Stochastic Gradient Descent 📂Optimization

Stochastic Gradient Descent

Definition

The method known as Stochastic Gradient Descent refers to, given the objective function $Q$ , learning rate $\alpha > 0$ , batch size $m$ , and for the $i$ th data, $\omega_{n+1} := \omega_{n} - \alpha {{ 1 } \over { n }} \sum_{i=1}^{m} \nabla Q_{i} ( \omega_{n} )$ .

Explanation

Machine Learning

Stochastic Gradient Descent is inevitably deeply related to machine learning as it deals with data. Even if some terms are not familiar, it’s beneficial to try understanding through examples:

Suppose we have a problem where given $x_{1}$ and $x_{2}$ , the task is to predict $y$ . The model in consideration might be the linear combination $y = ax_{1} + bx_{2}$ . Imagine our dataset is enormous, containing about 30 trillion observations, but the computer that needs to process this data is relatively underpowered. So, let’s say we solve the problem bit by bit by dividing it. $\begin{matrix} y & x_{1} & x_{2} \\ 5.2 & 2.0 & 0.9 \\ 2.1 & 1.2 & 0.0 \\ 9.0 & 3.8 & 1.3 \\ 6.7 & 3.7 & -0.5 \end{matrix}$ For example, if we process the data by dividing it into $4$ chunks, then the batch size becomes $m=4$ . This is just an example, and the problem is fairly simple; one can easily see that $a \approx 2, b \approx 1$ is the correct answer just by looking. It’s a typical regression analysis issue, so it could be solved just using the least squares method, but let’s think about using an optimization technique to help understand.

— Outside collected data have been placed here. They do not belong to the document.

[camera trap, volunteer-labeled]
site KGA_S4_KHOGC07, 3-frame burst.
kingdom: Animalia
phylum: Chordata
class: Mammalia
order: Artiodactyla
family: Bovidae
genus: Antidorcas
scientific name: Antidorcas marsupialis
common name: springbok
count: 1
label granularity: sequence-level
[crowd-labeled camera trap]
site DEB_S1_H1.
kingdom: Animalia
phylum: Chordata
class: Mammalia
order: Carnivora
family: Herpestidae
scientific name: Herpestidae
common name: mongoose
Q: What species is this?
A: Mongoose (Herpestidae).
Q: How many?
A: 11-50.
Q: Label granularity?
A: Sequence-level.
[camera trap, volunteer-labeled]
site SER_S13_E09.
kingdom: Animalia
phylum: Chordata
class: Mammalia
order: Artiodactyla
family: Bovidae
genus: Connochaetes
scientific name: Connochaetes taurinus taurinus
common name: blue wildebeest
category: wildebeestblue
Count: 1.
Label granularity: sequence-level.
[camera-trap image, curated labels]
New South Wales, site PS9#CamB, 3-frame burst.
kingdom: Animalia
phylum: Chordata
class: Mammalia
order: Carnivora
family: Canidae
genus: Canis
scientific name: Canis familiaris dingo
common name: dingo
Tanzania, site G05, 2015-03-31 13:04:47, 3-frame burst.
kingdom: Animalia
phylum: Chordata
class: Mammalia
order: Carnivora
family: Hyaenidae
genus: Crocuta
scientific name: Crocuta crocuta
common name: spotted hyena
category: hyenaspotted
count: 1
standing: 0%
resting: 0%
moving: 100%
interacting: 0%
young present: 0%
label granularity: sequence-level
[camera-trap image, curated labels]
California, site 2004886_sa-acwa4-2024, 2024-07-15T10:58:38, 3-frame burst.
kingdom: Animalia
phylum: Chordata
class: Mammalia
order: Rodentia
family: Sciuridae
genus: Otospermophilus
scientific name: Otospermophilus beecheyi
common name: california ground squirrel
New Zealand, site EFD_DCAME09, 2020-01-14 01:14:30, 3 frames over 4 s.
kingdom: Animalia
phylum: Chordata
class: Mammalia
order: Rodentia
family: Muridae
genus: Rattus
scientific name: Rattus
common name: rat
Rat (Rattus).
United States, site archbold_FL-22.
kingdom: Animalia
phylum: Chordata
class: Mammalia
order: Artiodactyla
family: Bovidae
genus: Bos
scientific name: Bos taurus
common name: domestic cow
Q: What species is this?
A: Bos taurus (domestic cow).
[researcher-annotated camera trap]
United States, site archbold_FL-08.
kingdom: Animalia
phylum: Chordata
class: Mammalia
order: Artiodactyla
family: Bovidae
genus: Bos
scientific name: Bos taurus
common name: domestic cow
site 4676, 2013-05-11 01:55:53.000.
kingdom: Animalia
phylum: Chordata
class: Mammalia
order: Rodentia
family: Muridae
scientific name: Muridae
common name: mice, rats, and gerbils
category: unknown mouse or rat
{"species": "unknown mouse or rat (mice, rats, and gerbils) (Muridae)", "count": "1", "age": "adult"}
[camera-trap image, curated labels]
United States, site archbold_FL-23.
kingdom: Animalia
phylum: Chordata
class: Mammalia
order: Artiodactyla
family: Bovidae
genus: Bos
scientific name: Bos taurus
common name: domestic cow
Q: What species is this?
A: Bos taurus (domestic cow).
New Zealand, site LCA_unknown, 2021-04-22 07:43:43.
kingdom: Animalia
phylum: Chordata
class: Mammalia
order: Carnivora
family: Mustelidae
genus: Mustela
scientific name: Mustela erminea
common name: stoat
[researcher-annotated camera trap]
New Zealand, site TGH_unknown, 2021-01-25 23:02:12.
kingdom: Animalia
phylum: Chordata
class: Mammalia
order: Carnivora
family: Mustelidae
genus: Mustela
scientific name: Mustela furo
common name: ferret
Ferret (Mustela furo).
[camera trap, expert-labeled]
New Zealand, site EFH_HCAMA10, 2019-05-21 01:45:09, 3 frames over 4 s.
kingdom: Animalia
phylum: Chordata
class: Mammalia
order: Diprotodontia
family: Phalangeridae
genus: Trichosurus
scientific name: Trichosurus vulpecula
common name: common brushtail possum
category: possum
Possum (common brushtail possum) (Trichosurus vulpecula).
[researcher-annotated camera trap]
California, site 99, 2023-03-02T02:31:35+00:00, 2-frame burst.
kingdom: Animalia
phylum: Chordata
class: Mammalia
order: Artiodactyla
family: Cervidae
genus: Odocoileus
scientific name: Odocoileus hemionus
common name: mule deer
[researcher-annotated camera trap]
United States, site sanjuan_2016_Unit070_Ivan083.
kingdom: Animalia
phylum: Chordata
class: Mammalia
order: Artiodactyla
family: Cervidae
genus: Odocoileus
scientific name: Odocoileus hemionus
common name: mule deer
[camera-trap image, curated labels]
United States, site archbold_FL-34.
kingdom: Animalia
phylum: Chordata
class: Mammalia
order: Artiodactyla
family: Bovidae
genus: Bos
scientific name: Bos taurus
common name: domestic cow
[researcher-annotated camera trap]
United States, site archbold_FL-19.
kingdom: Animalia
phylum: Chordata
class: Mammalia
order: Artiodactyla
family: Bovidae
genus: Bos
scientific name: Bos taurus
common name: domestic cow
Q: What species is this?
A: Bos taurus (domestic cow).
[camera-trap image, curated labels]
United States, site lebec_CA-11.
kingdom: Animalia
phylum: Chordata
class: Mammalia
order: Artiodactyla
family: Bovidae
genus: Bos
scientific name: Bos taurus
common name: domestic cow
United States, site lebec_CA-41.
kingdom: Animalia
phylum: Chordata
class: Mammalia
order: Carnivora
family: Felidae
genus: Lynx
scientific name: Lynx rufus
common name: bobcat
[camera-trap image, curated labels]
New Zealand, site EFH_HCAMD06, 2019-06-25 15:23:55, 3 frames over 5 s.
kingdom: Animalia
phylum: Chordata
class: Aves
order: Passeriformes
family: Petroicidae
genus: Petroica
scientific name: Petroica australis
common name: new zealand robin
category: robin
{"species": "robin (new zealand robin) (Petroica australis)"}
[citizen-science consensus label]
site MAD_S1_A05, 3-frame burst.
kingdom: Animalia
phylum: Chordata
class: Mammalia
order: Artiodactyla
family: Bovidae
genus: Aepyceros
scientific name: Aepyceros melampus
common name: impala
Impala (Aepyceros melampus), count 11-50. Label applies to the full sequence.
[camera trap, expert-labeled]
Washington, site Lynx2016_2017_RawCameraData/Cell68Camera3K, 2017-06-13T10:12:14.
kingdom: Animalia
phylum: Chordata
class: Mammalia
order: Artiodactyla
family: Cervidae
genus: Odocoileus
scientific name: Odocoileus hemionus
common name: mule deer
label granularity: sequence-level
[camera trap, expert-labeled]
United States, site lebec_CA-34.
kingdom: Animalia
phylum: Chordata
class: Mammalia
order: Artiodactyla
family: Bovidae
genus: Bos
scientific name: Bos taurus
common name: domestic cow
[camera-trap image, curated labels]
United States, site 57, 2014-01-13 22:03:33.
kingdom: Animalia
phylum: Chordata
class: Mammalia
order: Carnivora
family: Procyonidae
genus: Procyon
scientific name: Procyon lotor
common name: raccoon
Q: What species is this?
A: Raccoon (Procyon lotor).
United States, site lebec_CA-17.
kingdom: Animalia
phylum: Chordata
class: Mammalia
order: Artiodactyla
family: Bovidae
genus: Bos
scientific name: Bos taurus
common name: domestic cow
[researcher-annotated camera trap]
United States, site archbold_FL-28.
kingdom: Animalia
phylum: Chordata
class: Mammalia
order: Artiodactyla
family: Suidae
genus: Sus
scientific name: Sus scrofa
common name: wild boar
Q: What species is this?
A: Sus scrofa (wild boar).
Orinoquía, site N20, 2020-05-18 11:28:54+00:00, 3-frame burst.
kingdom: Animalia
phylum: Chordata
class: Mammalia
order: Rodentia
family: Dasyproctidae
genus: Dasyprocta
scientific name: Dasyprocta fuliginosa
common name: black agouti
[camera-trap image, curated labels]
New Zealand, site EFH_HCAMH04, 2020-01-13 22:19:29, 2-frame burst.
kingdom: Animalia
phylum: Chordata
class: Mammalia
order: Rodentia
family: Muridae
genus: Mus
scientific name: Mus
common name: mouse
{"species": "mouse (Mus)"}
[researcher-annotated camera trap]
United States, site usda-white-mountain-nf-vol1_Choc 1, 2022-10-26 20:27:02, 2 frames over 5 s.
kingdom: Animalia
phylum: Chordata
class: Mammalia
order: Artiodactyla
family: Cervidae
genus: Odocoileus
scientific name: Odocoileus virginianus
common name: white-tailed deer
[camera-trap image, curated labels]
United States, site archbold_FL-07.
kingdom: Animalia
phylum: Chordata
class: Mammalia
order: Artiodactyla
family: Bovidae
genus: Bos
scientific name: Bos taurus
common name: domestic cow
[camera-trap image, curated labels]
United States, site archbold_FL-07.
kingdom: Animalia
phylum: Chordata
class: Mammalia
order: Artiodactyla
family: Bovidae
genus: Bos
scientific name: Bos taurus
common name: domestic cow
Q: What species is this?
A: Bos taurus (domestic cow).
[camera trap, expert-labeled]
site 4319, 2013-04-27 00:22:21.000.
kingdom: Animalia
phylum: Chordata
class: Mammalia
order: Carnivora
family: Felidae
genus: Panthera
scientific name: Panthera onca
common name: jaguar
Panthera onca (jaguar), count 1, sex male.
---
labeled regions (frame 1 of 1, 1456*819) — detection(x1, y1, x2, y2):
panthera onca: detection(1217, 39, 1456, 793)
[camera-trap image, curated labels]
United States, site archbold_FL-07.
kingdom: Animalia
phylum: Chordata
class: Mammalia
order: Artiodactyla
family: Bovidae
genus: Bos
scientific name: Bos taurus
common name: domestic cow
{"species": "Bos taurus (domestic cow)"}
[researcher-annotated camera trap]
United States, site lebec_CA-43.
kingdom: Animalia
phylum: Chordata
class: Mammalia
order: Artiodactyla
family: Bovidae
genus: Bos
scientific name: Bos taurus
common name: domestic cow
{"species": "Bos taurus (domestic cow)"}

An optimization technique begins with an objective function. Here, the objective function $Q$ can be defined as follows, and our goal is to find $\omega = (a, b)$ that minimizes the objective function. $Q (a,b) := \left( ax_{1} + bx_{2} - y \right)^2$ Here, let us remember again that the variable of our interest is $a,b$ . Finding $a,b$ based on the given data means considering four functions simultaneously for the $i=1,\cdots , m$ th data, as follows. $Q_{1} (a,b) := \left( 2.0a + 0.9b - 5.2 \right)^2 \\ Q_{2} (a,b) := \left( 1.2a + 0.0b - 2.1 \right)^2 \\ Q_{3} (a,b) := \left( 3.8a + 1.3b - 9.0 \right)^2 \\ Q_{4} (a,b) := \left( 3.7a - 0.5b - 6.7 \right)^2$ Now, the motivation behind naming it ‘stochastic’ gradient descent has emerged. Even without probabilistic concepts, it’s called stochastic gradient descent because the randomly selected data is often random. Updating with the average of derivatives regarding this is, undoubtedly, common sense.

Gradient Descent?

Stochastic Gradient Descent is mathematically no different from the usual Gradient Descent. The essential difference is the presence or absence of data, and it’s vital to remember that optimization techniques developed from stochastic gradient descent also care about data.